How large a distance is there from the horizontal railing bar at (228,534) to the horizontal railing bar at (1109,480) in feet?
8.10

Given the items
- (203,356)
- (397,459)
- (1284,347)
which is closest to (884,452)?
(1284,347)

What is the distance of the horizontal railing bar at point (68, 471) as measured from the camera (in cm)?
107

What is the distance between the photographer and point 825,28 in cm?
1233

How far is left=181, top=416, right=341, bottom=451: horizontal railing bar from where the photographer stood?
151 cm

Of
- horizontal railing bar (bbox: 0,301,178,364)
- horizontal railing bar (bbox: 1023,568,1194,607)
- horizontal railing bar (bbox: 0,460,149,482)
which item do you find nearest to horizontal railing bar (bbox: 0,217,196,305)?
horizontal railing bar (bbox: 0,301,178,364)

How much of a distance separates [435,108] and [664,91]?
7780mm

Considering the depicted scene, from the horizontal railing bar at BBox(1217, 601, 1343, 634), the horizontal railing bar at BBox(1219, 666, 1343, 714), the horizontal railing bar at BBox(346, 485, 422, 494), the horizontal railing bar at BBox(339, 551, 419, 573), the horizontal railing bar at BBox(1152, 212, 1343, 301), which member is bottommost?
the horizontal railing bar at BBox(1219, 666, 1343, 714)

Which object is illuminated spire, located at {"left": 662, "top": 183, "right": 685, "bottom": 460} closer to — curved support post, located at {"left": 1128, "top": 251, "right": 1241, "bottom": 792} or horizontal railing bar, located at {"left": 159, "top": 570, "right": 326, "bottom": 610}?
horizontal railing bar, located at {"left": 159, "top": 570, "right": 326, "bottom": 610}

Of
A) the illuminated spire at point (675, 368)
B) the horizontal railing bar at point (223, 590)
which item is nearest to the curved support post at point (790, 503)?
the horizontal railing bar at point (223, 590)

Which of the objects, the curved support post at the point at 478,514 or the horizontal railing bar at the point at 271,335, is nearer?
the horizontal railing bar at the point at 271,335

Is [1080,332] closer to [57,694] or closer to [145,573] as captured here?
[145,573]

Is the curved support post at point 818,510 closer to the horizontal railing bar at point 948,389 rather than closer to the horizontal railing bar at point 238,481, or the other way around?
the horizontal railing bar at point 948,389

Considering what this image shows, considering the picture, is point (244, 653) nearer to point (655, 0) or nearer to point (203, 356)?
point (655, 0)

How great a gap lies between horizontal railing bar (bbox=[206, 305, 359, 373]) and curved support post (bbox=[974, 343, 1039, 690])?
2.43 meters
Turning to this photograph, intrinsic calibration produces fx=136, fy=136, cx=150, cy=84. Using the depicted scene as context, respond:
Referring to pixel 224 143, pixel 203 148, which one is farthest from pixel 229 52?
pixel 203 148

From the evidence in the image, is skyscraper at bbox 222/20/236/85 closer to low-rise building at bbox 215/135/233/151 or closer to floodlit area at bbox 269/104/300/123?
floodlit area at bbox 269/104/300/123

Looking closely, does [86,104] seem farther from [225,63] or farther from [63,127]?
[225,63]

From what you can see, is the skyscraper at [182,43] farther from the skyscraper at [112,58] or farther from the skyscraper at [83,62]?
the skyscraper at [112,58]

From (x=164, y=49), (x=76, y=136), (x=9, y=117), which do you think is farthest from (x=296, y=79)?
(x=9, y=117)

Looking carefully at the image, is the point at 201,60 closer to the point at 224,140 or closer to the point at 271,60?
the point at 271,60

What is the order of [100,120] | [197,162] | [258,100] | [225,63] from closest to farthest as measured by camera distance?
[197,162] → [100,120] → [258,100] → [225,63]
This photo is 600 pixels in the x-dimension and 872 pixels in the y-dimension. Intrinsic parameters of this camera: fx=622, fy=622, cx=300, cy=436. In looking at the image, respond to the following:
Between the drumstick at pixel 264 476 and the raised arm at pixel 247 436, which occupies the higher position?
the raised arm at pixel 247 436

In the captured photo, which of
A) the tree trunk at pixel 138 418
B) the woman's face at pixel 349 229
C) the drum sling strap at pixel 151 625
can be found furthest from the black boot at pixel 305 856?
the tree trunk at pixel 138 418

Problem description
Copy all of the records above word for word, leaving every line unchanged.

Solution for this task
How large a distance is there from the horizontal railing bar at (228,534) to the horizontal railing bar at (1109,480) in feet?
8.10

Given the items
- (203,356)
- (397,459)
- (1284,347)
which is closest to (884,452)?
(1284,347)

What is the distance of the horizontal railing bar at point (68, 471) as measured from the camera (in cm)?
107

What is the distance between the photographer and point 825,28 in cm?
1233

How far is left=181, top=416, right=341, bottom=451: horizontal railing bar from where the photographer stood?
151 cm

Of
- horizontal railing bar (bbox: 0,301,178,364)
- horizontal railing bar (bbox: 1023,568,1194,607)
- horizontal railing bar (bbox: 0,460,149,482)
which item do you find nearest to horizontal railing bar (bbox: 0,217,196,305)?
horizontal railing bar (bbox: 0,301,178,364)

How much of a distance separates [435,108] and [664,91]?
7780mm

Considering the depicted scene, from the horizontal railing bar at BBox(1217, 601, 1343, 634), the horizontal railing bar at BBox(1219, 666, 1343, 714), the horizontal railing bar at BBox(346, 485, 422, 494), the horizontal railing bar at BBox(339, 551, 419, 573), the horizontal railing bar at BBox(1152, 212, 1343, 301), which member is bottommost?
the horizontal railing bar at BBox(1219, 666, 1343, 714)

Which object is illuminated spire, located at {"left": 662, "top": 183, "right": 685, "bottom": 460} closer to — curved support post, located at {"left": 1128, "top": 251, "right": 1241, "bottom": 792} or horizontal railing bar, located at {"left": 159, "top": 570, "right": 326, "bottom": 610}?
horizontal railing bar, located at {"left": 159, "top": 570, "right": 326, "bottom": 610}

Of
A) the illuminated spire at point (675, 368)
B) the horizontal railing bar at point (223, 590)
which item is nearest to the curved support post at point (790, 503)?
the horizontal railing bar at point (223, 590)

Which of the objects, the curved support post at the point at 478,514 or the horizontal railing bar at the point at 271,335, is nearer?
the horizontal railing bar at the point at 271,335

Is [1080,332] closer to [57,694] or closer to [145,573] as captured here?
[145,573]

Is the curved support post at point 818,510 closer to the horizontal railing bar at point 948,389 rather than closer to the horizontal railing bar at point 238,481, or the other way around?
the horizontal railing bar at point 948,389

Considering what this image shows, considering the picture, is point (244, 653) nearer to point (655, 0) or nearer to point (203, 356)?
point (655, 0)

How great a gap lies between horizontal railing bar (bbox=[206, 305, 359, 373]) and curved support post (bbox=[974, 343, 1039, 690])?
2.43 meters
Turning to this photograph, intrinsic calibration produces fx=136, fy=136, cx=150, cy=84. Using the depicted scene as context, respond:
Referring to pixel 224 143, pixel 203 148, which one is farthest from pixel 229 52?
pixel 203 148

From the evidence in the image, is skyscraper at bbox 222/20/236/85 closer to low-rise building at bbox 215/135/233/151 or closer to floodlit area at bbox 269/104/300/123?
floodlit area at bbox 269/104/300/123

Looking closely, does [86,104] seem farther from [225,63] or farther from [63,127]?
[225,63]

From what you can see, is the skyscraper at [182,43] farther from the skyscraper at [112,58] or farther from the skyscraper at [83,62]?
the skyscraper at [112,58]

From (x=164, y=49), (x=76, y=136), (x=9, y=117), which do you think is farthest from (x=296, y=79)?
(x=9, y=117)

Looking carefully at the image, is the point at 201,60 closer to the point at 224,140 or closer to the point at 271,60?
the point at 271,60

What is the order of [100,120] | [197,162] | [258,100] | [225,63] from closest to farthest as measured by camera distance?
[197,162] → [100,120] → [258,100] → [225,63]
This photo is 600 pixels in the x-dimension and 872 pixels in the y-dimension. Intrinsic parameters of this camera: fx=622, fy=622, cx=300, cy=436. In looking at the image, respond to the following:
Between the drumstick at pixel 264 476 and the raised arm at pixel 247 436, which occupies the higher position?
the raised arm at pixel 247 436

In the captured photo, which of
A) the tree trunk at pixel 138 418
B) the woman's face at pixel 349 229
C) the drum sling strap at pixel 151 625
can be found furthest from the black boot at pixel 305 856?
the tree trunk at pixel 138 418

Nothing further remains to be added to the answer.